AntarChile S.A.
- Type: Sociedad Anónima
- Traded as: BCS: ANTARCHILE
- Industry: Conglomerate
- Founded: 2003
- Headquarters: Santiago, Chile
- Key people: Roberto Angelini Rossi, (Chairman) Jorge Andueza Fouque, (CEO)
- Products: Forestry Fuel Fishing Other Investments
- Revenue: US$ 22.7 billion (2012)
- Net income: US$ 232.5 million (2012)
- Number of employees: 44,000
- Subsidiaries: Empresas Copec
- Website: www.antarchile.cl

= AntarChile =

AntarChile is the main holding company of the Angelini Group of Companies, one of the largest conglomerates in South America. This company has major investments in various sectors including industrial, forestry, fisheries and energy.

The origins of AntarChile date back to the early 1950s, when arriving in Chile from Italy, brothers Gino and Anacleto Angelini began various businesses ventures. In 1956, the brothers set in motion Pesquera Eperva Company Ltd. in the Northern Zone, which marked the formation of a large industrial fishing complex that is now a pillar in the regional economy and a recognized world leader in its field.

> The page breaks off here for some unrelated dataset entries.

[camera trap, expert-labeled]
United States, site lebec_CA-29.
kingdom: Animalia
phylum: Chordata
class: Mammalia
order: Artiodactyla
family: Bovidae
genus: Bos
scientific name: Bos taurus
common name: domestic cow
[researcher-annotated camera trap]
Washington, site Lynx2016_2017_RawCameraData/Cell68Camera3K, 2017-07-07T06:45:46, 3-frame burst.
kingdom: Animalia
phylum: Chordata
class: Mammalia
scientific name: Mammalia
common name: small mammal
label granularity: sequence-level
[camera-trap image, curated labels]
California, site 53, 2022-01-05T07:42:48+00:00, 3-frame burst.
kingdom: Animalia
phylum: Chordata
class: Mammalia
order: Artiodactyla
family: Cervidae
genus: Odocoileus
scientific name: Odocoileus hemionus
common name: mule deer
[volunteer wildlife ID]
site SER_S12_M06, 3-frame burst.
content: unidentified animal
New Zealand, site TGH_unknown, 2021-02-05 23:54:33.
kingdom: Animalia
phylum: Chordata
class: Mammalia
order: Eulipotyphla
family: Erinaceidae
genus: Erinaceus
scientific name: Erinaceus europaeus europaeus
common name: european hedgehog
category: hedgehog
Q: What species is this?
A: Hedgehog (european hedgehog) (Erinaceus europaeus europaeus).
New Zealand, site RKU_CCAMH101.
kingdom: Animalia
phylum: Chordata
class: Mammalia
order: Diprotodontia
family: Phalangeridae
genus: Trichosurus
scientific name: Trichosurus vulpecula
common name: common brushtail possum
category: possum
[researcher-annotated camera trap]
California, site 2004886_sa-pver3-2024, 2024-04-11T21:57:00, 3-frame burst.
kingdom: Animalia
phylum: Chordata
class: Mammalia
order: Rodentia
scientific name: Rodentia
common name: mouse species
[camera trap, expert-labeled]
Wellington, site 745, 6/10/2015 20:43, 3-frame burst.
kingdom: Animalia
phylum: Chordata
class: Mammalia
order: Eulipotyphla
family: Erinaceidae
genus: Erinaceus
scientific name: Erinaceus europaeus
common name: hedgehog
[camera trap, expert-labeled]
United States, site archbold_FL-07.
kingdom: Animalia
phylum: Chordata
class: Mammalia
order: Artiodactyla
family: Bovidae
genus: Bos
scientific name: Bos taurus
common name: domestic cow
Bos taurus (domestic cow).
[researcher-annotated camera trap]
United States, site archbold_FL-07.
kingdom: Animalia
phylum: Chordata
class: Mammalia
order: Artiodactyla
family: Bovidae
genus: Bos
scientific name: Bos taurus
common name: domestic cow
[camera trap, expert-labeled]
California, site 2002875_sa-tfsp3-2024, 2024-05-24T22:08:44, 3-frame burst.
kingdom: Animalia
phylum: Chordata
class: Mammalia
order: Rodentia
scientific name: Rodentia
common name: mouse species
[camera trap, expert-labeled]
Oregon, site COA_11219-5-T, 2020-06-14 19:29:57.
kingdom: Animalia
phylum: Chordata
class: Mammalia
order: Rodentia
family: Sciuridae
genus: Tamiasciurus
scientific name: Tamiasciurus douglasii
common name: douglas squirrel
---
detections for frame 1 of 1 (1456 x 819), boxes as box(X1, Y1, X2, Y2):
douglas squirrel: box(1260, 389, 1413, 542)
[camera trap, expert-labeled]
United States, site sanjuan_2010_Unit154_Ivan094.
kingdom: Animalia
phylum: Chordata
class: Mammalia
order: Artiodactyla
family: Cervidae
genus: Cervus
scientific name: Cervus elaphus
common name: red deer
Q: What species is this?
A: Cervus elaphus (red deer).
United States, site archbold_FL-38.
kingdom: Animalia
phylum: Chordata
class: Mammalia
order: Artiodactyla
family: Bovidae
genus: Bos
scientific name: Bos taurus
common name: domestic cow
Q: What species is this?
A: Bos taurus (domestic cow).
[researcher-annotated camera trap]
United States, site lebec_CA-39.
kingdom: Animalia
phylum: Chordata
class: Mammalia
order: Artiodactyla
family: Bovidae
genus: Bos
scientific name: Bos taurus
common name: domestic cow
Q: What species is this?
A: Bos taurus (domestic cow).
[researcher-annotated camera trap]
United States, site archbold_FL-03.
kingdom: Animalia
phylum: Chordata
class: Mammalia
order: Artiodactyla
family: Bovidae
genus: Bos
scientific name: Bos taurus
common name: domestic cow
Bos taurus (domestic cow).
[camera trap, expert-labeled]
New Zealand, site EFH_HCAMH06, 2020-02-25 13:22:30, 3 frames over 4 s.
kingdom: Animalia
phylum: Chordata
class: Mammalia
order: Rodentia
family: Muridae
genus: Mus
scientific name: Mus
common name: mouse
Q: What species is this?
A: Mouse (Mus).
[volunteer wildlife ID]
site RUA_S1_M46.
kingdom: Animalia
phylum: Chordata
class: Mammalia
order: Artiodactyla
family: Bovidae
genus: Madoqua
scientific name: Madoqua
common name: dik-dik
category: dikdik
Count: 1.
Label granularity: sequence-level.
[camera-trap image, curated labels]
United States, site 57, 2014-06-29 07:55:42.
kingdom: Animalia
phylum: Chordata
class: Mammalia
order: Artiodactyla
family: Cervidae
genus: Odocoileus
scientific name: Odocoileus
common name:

In 1986, through Pesquera Eperva Company Ltd. and Pesquera Indo SA Company, they took control of Petroleos de Chile SA, which is today Copec

In 1989, the companies split the operational management and investment, creating societies EMPD Investment SA Indomitable and Investment SA and through them, they retained control of the company Petroleos de Chile SA. Later, in 1994 these companies merged with other investment companies Angelini Group Companies, forming AntarChile.

The holding company's interests include forest enterprises, manufacture of timber, fuel distribution, production and distribution of energy, shipping and fisheries.